Can anyone please explain to me why we have such equations below in part b) and c)? They are the solutions to the questions, but I can't really understand why and how to get that. Many thanks.

==== QUESTION ====

In the Shamir secret sharing scheme, we distribute a secret among q different users as follows. If our secret is a message (m1, . . . , mk) from V (k, q) then, we encode it as a codeword of the Reed-Solomon RSk(q) and give one coordinate to each user. In this problem, we will use q = 7, k = 4 and the parity check matrix H4 below for RS4(7). H4 = [1 1 1 1 1 1 1, 0 1 2 3 4 5 6, 0 1 4 2 2 4 1]

a) Write a generator matrix for RS4(7)

b) A new secret is selected and user #1 receives share value 0, user #2 receives share value 6 and user #3 receives share value 1 and are collaborating to discover the new secret. Explain why they can’t recover the secret with only this information.

c) Now, suppose users #1, #2 and #3 (as in the previous item) discover, in addition to the values of their own shares, that users #4 and #5 have identical shares (but they don’t necessarily know what the common value is). Using this information, first explain how they can collaborate to recover the secret and then find the secret.

====ANSWER====

a. The generator matrix is: H3 = [1 1 1 1 1 1 1, 0 1 2 3 4 5 6, 0 1 4 2 2 4 1, 0 1 1 6 1 6 6]

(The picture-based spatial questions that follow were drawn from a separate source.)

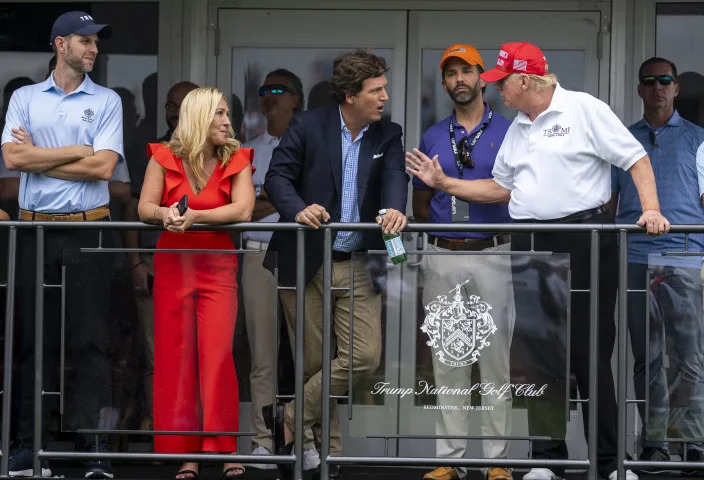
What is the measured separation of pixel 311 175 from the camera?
269 inches

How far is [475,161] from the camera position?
7.12m

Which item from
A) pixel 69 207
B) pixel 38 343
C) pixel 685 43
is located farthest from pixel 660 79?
pixel 38 343

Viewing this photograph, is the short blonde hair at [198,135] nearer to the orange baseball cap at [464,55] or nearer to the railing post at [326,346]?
the railing post at [326,346]

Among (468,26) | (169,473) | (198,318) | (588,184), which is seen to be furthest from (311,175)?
(468,26)

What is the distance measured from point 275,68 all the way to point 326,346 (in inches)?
119

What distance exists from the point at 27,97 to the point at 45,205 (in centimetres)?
63

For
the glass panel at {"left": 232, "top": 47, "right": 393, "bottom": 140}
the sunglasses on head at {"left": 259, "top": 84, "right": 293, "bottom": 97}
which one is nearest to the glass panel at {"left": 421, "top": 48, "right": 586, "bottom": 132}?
the glass panel at {"left": 232, "top": 47, "right": 393, "bottom": 140}

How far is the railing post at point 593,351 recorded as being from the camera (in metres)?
6.28

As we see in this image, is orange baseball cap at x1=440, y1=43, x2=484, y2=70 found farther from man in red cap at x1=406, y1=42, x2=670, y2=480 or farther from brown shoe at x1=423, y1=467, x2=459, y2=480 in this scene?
brown shoe at x1=423, y1=467, x2=459, y2=480

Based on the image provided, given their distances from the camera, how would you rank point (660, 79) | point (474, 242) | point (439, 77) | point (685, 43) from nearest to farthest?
point (474, 242) < point (660, 79) < point (685, 43) < point (439, 77)

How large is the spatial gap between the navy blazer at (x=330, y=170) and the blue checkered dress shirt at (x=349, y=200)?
0.03 meters

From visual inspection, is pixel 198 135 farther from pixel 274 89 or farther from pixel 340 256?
pixel 274 89

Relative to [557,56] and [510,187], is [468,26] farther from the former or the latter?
[510,187]

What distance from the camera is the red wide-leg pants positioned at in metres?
6.38
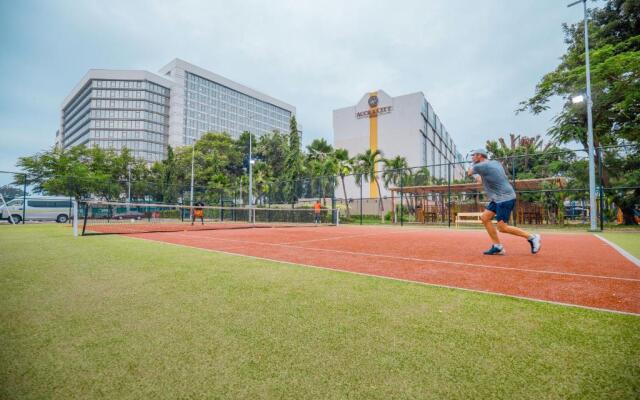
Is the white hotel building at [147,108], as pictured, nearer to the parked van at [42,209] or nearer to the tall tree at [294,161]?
the tall tree at [294,161]

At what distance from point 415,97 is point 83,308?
46983 mm

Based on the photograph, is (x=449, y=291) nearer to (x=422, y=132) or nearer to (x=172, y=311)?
(x=172, y=311)

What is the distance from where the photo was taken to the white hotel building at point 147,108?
8212 cm

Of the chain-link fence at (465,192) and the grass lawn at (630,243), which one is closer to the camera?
the grass lawn at (630,243)

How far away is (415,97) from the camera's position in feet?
144

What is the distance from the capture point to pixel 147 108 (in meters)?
82.7

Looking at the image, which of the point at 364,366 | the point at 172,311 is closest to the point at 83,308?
the point at 172,311

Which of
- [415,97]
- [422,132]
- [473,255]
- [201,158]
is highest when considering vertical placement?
[415,97]

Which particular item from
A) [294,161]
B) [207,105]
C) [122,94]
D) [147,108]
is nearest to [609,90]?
[294,161]

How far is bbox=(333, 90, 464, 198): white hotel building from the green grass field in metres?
39.5

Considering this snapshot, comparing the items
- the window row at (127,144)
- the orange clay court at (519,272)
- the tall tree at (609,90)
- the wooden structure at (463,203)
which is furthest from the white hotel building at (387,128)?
the window row at (127,144)

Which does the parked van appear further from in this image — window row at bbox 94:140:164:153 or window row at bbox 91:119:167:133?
window row at bbox 91:119:167:133

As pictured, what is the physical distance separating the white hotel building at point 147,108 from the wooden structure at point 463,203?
239 ft

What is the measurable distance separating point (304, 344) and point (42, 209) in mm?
31140
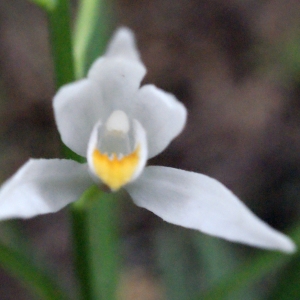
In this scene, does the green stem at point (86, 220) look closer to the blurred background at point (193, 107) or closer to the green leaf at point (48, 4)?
the green leaf at point (48, 4)

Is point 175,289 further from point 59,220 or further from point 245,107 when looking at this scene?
point 245,107

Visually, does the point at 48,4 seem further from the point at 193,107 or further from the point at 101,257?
the point at 193,107

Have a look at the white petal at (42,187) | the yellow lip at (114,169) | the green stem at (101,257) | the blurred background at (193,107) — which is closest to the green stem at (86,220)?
the green stem at (101,257)

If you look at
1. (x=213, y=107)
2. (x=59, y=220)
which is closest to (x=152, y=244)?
(x=59, y=220)

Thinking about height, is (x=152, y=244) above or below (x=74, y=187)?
below

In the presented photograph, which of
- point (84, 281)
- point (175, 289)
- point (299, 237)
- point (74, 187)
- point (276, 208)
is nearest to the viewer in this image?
point (74, 187)

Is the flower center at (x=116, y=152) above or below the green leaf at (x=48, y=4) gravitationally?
below
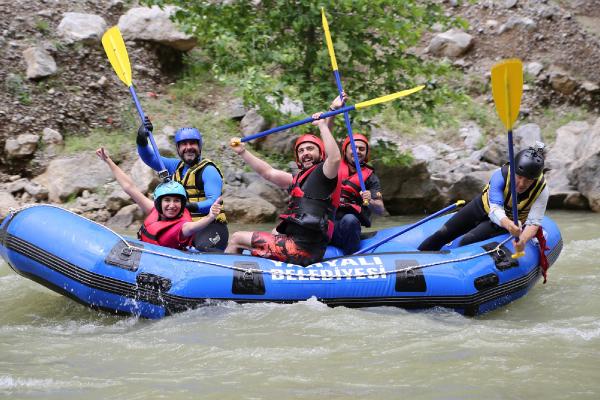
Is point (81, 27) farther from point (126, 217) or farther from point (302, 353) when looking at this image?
point (302, 353)

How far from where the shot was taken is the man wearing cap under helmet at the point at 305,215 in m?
4.57

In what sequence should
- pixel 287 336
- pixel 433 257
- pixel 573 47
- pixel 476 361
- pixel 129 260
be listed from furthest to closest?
pixel 573 47
pixel 433 257
pixel 129 260
pixel 287 336
pixel 476 361

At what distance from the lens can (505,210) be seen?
5.01 meters

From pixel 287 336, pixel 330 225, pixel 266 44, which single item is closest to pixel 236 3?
pixel 266 44

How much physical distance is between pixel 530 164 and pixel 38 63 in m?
7.14

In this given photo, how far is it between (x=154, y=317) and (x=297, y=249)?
964 millimetres

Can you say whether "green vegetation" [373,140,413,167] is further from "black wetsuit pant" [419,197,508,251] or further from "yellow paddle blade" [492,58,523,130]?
"yellow paddle blade" [492,58,523,130]

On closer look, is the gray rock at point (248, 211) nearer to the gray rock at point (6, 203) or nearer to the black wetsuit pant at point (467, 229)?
the gray rock at point (6, 203)

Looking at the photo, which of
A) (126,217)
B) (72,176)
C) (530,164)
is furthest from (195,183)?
(72,176)

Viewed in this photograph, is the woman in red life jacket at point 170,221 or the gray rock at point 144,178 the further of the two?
the gray rock at point 144,178

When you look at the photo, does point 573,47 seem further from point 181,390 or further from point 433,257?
point 181,390

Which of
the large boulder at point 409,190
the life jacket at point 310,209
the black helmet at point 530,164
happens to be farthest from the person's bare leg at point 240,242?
the large boulder at point 409,190

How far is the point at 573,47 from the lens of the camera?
12.5 meters

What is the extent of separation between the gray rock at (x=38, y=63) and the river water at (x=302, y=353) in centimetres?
521
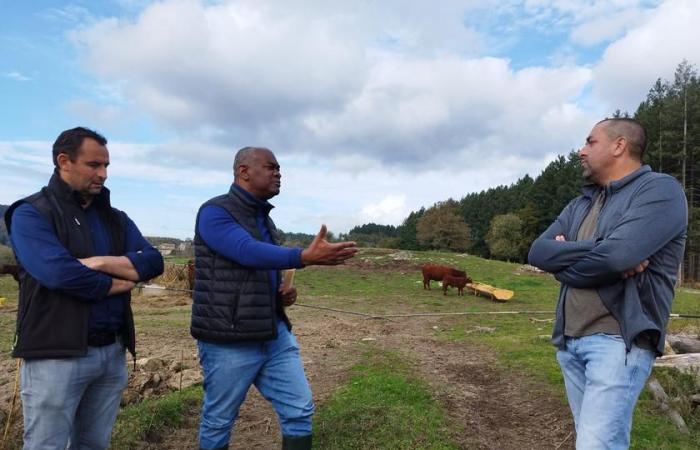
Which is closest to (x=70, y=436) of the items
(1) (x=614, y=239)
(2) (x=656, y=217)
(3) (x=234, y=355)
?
(3) (x=234, y=355)

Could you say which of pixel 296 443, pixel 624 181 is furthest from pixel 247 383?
pixel 624 181

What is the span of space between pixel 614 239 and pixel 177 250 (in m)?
40.9

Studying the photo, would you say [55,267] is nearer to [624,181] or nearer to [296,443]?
[296,443]

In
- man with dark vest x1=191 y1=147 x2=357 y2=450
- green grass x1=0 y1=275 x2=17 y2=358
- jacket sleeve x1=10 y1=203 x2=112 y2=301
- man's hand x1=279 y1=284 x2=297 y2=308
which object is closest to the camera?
jacket sleeve x1=10 y1=203 x2=112 y2=301

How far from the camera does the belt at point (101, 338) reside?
9.47 ft

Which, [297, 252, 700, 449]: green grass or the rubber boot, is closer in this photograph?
the rubber boot

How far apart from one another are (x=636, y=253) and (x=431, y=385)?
3.90 m

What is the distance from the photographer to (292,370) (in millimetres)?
3377

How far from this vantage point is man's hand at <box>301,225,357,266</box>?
288 centimetres

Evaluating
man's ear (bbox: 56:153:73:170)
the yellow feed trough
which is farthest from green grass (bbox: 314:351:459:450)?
the yellow feed trough

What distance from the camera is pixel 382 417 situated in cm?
477

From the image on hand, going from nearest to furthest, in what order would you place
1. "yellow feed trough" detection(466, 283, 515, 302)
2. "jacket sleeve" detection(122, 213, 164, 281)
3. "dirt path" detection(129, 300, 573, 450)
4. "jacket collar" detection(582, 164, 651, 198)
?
"jacket collar" detection(582, 164, 651, 198) → "jacket sleeve" detection(122, 213, 164, 281) → "dirt path" detection(129, 300, 573, 450) → "yellow feed trough" detection(466, 283, 515, 302)

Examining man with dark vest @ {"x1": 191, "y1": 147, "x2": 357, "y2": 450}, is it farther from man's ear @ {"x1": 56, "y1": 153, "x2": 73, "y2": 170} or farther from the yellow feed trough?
the yellow feed trough

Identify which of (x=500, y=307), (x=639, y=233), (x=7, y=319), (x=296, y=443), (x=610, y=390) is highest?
(x=639, y=233)
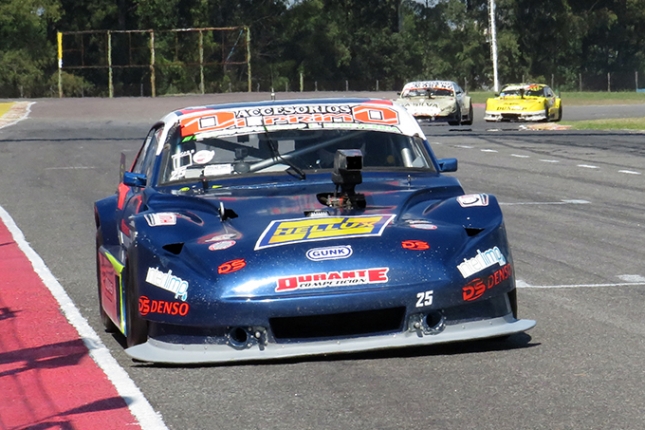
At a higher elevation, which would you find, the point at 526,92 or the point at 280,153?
the point at 526,92

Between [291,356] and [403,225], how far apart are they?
0.95 metres

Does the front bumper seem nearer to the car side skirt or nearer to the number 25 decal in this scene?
the number 25 decal

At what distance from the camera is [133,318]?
6.36 metres

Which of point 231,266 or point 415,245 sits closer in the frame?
point 231,266

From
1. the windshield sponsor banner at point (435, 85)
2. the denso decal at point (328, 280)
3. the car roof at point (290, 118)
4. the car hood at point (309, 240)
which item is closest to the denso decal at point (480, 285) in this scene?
the car hood at point (309, 240)

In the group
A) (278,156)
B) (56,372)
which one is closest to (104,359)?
(56,372)

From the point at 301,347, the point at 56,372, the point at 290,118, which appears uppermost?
the point at 290,118

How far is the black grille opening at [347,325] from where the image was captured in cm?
605

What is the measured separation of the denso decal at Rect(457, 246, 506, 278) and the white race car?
35.2 metres

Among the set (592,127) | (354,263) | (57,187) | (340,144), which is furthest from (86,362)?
(592,127)

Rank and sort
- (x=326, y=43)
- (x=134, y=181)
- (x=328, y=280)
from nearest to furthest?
(x=328, y=280)
(x=134, y=181)
(x=326, y=43)

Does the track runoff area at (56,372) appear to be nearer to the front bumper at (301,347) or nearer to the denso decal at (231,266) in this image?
the front bumper at (301,347)

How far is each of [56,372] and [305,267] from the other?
1399 mm

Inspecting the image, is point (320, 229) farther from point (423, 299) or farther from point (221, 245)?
point (423, 299)
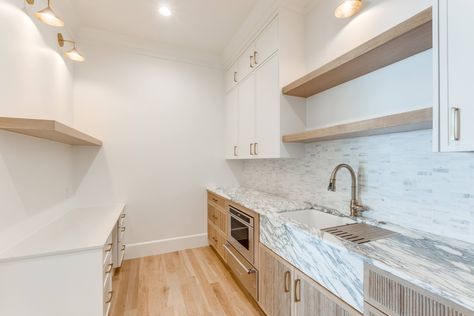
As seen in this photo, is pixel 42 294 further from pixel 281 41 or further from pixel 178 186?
pixel 281 41

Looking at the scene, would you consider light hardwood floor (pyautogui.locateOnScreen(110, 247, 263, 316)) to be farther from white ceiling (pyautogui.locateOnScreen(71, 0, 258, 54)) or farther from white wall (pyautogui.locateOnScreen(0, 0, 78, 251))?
white ceiling (pyautogui.locateOnScreen(71, 0, 258, 54))

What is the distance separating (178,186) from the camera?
10.3ft

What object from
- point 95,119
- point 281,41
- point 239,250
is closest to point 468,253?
point 239,250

I totally get (a), just put it here for context.

b) If the secret is (x1, x2, x3, x4), the given conditions produce the equations: x1 = 0, x1 + x2 + x3 + x4 = 6, x1 + 2x2 + 4x3 + x4 = 1 and there are many solutions to this equation, as you can choose e.g. x2 arbitrarily and solve for x1, x3, x4.

c) In addition to the equations x1 = 0, x1 + x2 + x3 + x4 = 6, x1 + 2x2 + 4x3 + x4 = 1 from the previous item, we also have the equation x1 + 3x2 + 2x3 + 6x4 = x1 + 4x2 + 2x3 + x4 which gets simplified to x2 + 2x4 = 0 and now we have 4 equations in 4 unknowns and we can check they have full rank and solve it to get that the secret is (0, 4, 4, 5).